The background: A wave of labor actions swept America starting in
1935. Sit-down strikes became all the rage and even General Motors and
Ford caved. The largest steel company, U.S. Steel, avoided a strike by
offering workers--under pressure from new CIO chief John L. Lewis--but
companies known as Little Steel (though hardly small) across the
Midwest and Pennsylvania, refused to even recognize the new Steel
Workers Organizing Committee.

More than 70,000 at those plants declared a strike in late-May, 1937.
When some set up picket lines outside Republic Steel in South Chicago,
police swung nightsticks and more than two dozen were injured. So they
scheduled a family picnic to mobilize support on a broad field several
blocks from the Republic plant on May 30. Well over one thousand
turned out on this hot, sunny day, including many women and children,
dressed in their Sunday best. Organizers called for a ragged march to
the plant for legal, mass, picketing.

When they were halted by hundreds of Chicago police, armed with
pistols and some carrying axe handles or tear gas provided by
Republic, a few minutes of heated discussion ensued. Some marchers
tossed stones or a tree branch, and police lost patience with the
crowd, which included women and children, when they failed to disperse
as ordered. Suddenly police hurled tear gas bombs and then fired
dozens of shots.

About 40 marchers would be shot as they fled across the open prairie,
including an 11-year-old boy, the vast majority wounded in the back or
side. (Ten would die that day or in days ahead.) Dozens more would
suffer head wounds after police clubbed the retreating marchers.

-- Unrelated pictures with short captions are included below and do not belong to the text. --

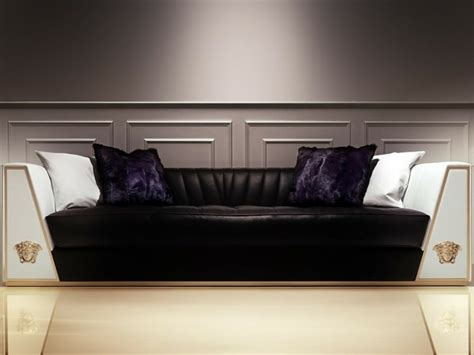 canapé marque italienne meuble de salon de grande marque italienne table de lit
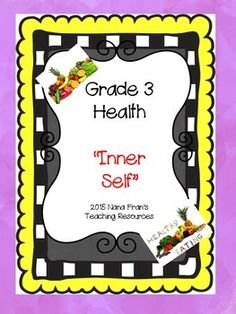 This resource offers bundled lesson plans and activities to meet the requirements of the Saskatchewan Grade 3 Health curriculum.Outcome USC3.2: Examine the spiritual dimension of the inner self and determine the importance of nurturing it.Lesson plans are included for the following indicators:a.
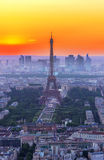 Eiffel Tower and Paris cityscape Stock Image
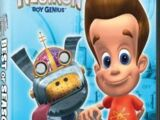 Nickelodeon manufacture-on-demand DVDs and Blu-rays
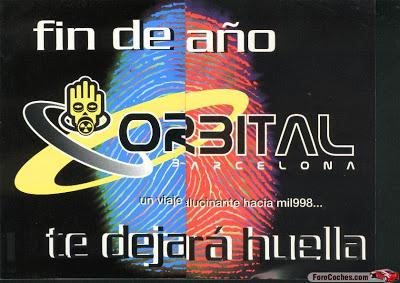 orbitalfinal1997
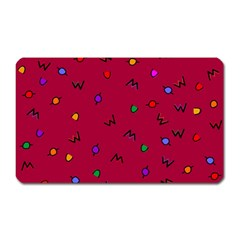 Red Abstract A Colorful Modern Illustration Magnet (rectangular) by Simbadda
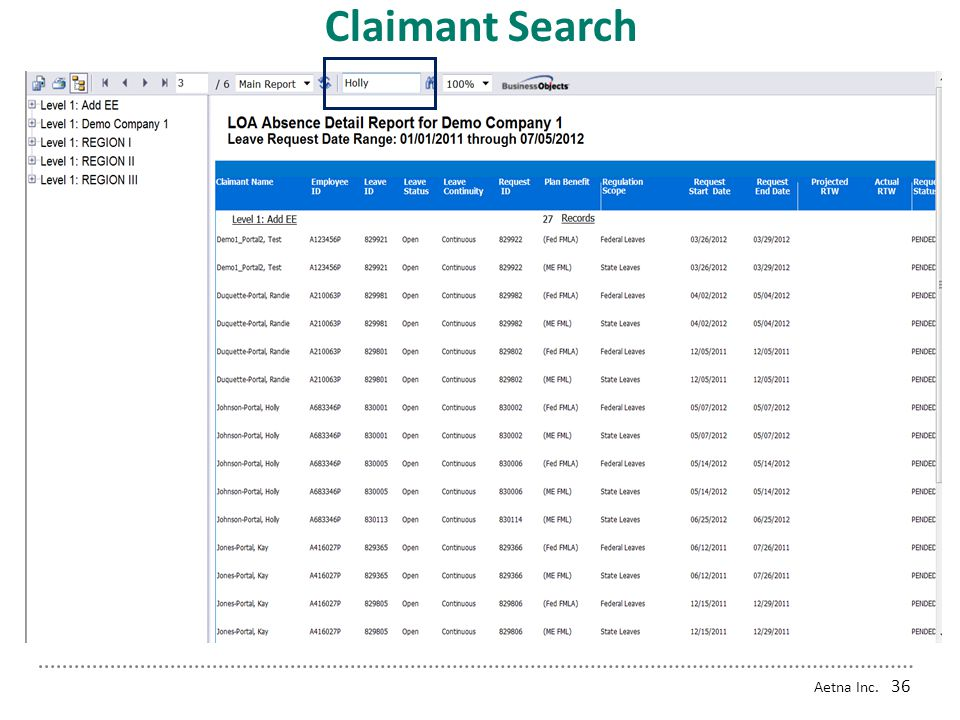 Claimant Search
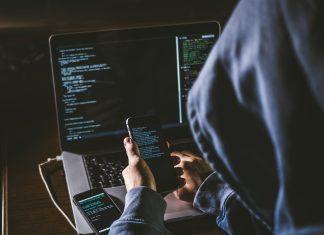 Een speurtocht in het duistere brein van de cybercrimineel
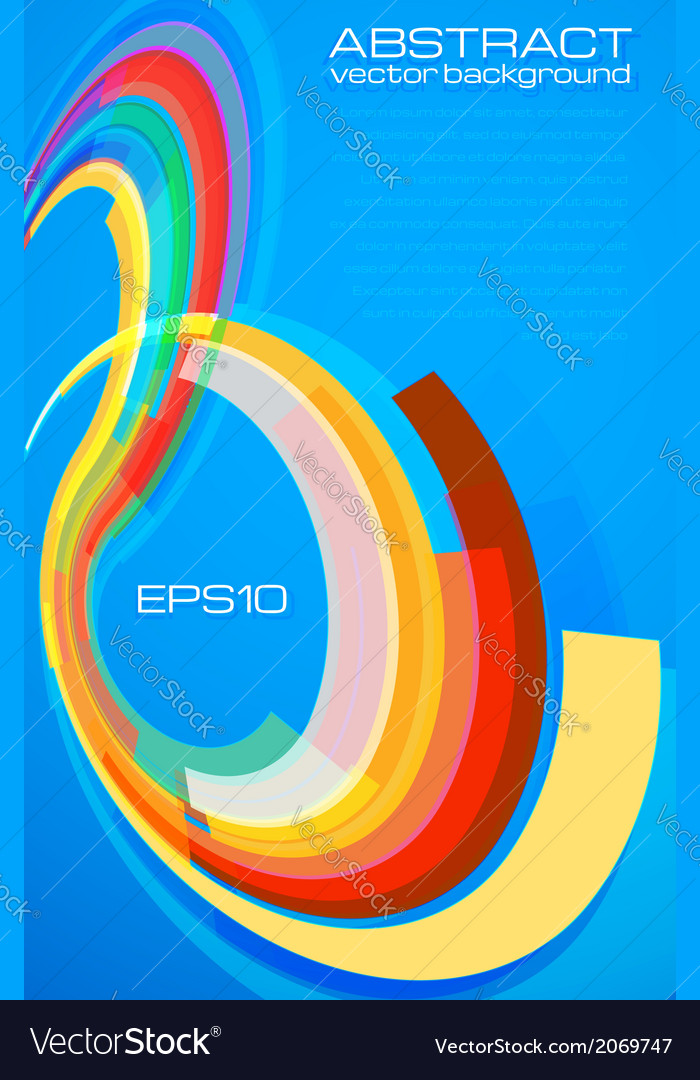 Blue abstract background leaflet template vector image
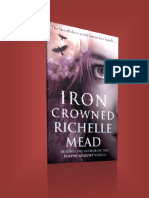 Iron Crowned 3.pdf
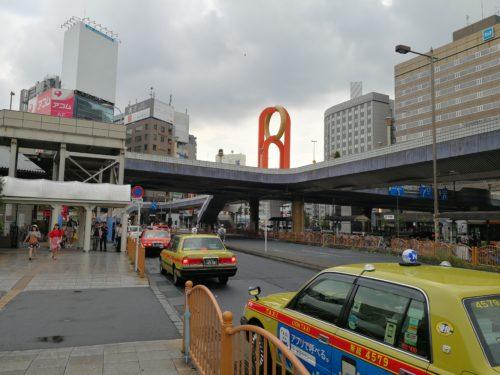 上野駅タクシー乗り場を後ろから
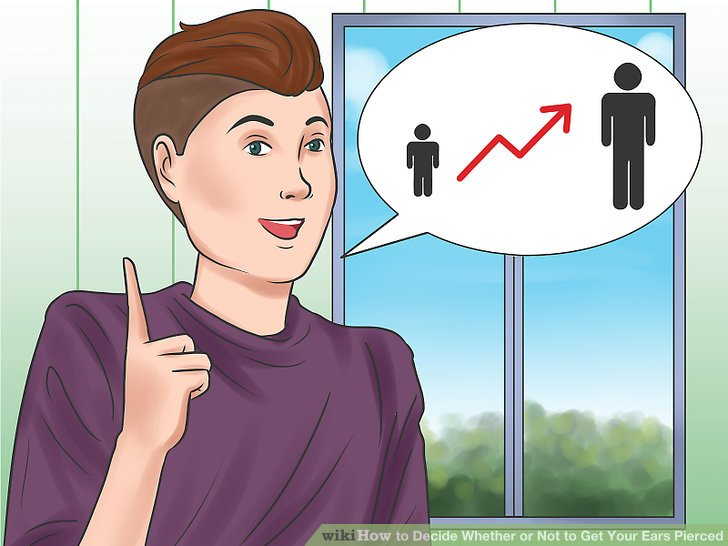 How to Decide Whether or Not to Get Your Ears Pierced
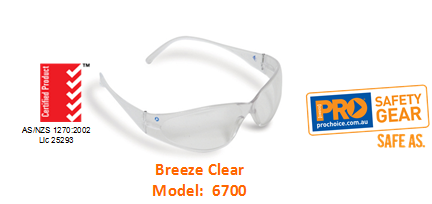 PROCHOICE 6700 BREEZE CLEAR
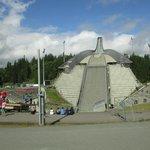 vista dalla base del trampolino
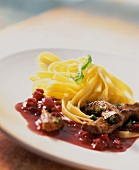 Calf's liver with balsamic onions and tagliatelle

Police did not call ambulances or administer first aid but instead
arrested the wounded and shoved them into paddy wagons for trips to a
prison hospital and other distant medical facilities. Only a handful
of police suffered injuries, all minor.

Newspapers across the country (including _The New York Times_) almost
invariably described the marchers as a “mob” of “rioters” who
left no choice but for police to fire shots to keep them from
attacking the plant. After two weeks of this, it emerged that a
leading newsreel company, Paramount News, had a cameraman on the
scene. He had filmed almost the entire confrontation and ugly
aftermath. But Paramount failed to release the four-minute newsreel it
prepared, claiming they feared it might set off riots in movie
theaters, but more likely to protect Chicago police and officials.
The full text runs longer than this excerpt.